17 January 2003

The search for historical African American English: Evidence from Mississippi-in-Africa

John Singler

New York University

What can the language in enclaves today in the African American diaspora tell us about the history of African American English (AAE)? My talk focuses on the language of the descendants of the 16,000 African Americans who immigrated to Liberia in the nineteenth century. It concentrates on the Liberian Settler English of Sinoe (LSE-S), a county that was originally established as Mississippi-in-Africa in 1838.

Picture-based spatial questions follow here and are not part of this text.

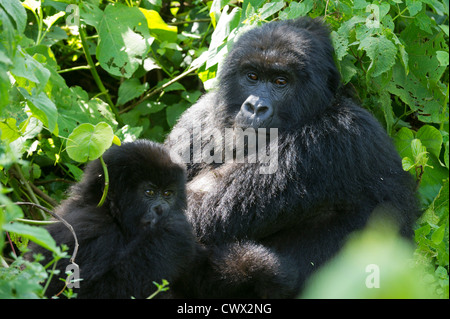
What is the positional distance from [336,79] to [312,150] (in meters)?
0.62

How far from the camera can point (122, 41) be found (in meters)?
4.89

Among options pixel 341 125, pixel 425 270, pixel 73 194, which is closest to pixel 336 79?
pixel 341 125

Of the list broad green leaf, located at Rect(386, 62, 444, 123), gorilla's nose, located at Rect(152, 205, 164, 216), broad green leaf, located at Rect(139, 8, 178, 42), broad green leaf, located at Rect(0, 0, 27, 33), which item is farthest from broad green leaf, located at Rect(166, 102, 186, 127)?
broad green leaf, located at Rect(0, 0, 27, 33)

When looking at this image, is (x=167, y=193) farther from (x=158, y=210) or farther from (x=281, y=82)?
(x=281, y=82)

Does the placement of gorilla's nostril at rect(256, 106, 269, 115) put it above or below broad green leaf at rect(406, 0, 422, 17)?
below

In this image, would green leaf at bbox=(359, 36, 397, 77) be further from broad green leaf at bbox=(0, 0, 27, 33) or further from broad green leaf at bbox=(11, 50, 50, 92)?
broad green leaf at bbox=(0, 0, 27, 33)

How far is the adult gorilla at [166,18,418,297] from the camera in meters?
3.56

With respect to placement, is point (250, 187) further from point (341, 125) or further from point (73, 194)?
point (73, 194)

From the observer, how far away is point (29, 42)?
454 cm

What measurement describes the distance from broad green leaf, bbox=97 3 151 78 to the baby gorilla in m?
1.61

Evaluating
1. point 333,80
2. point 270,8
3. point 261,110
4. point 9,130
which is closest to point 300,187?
point 261,110

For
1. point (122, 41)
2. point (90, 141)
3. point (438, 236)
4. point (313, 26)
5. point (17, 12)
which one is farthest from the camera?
point (122, 41)

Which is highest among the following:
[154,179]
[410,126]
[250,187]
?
[154,179]

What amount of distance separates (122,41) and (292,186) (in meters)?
1.94
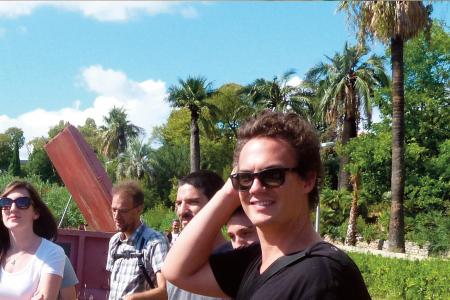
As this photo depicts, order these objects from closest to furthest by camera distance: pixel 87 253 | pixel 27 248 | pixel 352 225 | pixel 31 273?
pixel 31 273, pixel 27 248, pixel 87 253, pixel 352 225

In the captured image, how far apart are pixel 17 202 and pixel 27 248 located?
0.85ft

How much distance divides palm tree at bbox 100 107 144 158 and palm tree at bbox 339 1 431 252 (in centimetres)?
5427

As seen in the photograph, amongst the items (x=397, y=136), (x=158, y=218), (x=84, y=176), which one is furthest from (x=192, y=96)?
(x=84, y=176)

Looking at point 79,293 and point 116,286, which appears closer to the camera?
point 116,286

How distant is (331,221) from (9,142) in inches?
2534

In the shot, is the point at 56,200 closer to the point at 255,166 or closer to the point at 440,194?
the point at 440,194

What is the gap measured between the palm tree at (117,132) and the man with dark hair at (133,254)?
70960 millimetres

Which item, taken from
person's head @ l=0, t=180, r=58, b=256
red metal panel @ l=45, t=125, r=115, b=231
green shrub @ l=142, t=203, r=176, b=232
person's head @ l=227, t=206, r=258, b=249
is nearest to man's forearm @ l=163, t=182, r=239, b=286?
person's head @ l=227, t=206, r=258, b=249

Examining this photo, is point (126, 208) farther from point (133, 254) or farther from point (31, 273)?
point (31, 273)

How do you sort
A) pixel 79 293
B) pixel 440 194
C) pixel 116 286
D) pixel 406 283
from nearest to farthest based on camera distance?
pixel 116 286
pixel 79 293
pixel 406 283
pixel 440 194

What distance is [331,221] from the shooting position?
37844mm

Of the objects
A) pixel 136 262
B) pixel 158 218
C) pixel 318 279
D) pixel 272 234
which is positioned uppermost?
Answer: pixel 158 218

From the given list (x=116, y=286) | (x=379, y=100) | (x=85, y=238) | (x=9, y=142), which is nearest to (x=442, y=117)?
(x=379, y=100)

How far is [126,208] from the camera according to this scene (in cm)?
471
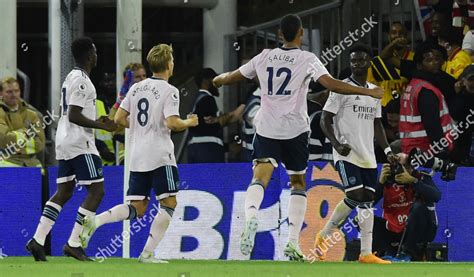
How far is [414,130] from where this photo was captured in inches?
729

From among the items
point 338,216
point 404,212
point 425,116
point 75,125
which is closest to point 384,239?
point 404,212

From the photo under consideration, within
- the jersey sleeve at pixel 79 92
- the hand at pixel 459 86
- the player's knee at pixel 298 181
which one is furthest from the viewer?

Recognizing the provenance of particular features in LSE-S is rarely problematic. For example, the distribution of LSE-S features both in other varieties of English and within LSE-S itself makes it possible to identify (a) below as a feature that the Sinoe Settlers brought with them from America and (b) as a post-immigration borrowing.

a. The habitual AUX 'dor'
'Government pay me for true. I dor get check.'
b. The non-punctual AUX 'de'
'Every year, it de be a disease comes on the chicken.'

However, to extrapolate historical AAE from a modern variety from an African American diaspora enclave, one must consider two sociohistorical questions:

1. What kind of AAE did the original African American emigrants speak?
2. What factors in the history of a particular enclave community might have moved that community's language away from the language that the original emigrants had brought with them from the US?

(It is their failure to provide historically informed answers to these two questions that crucially undermines the work on African American enclave varieties in the Dominican Republic and Canada by Poplack (2000) and Poplack & Tagliamonte (2001).) I present the demographics of the original Sinoe Settlers (80% came from the Lower South) and then argue that the forces and factors likely to push LSE-S closer to Standard English, while not non-existent, were weaker than was true elsewhere. At the same time, I argue that ongoing hostility between the Sinoe Settlers and their indigenous neighbors as well as the status differential between the two groups sharply limited influence upon LSE-S from local languages -- including the pidginized English vernacular of the West African coast.

I apply the LSE-S evidence to the two controversies that dominate the study of African American English: the convergence/divergence and creolization/dialectology debates.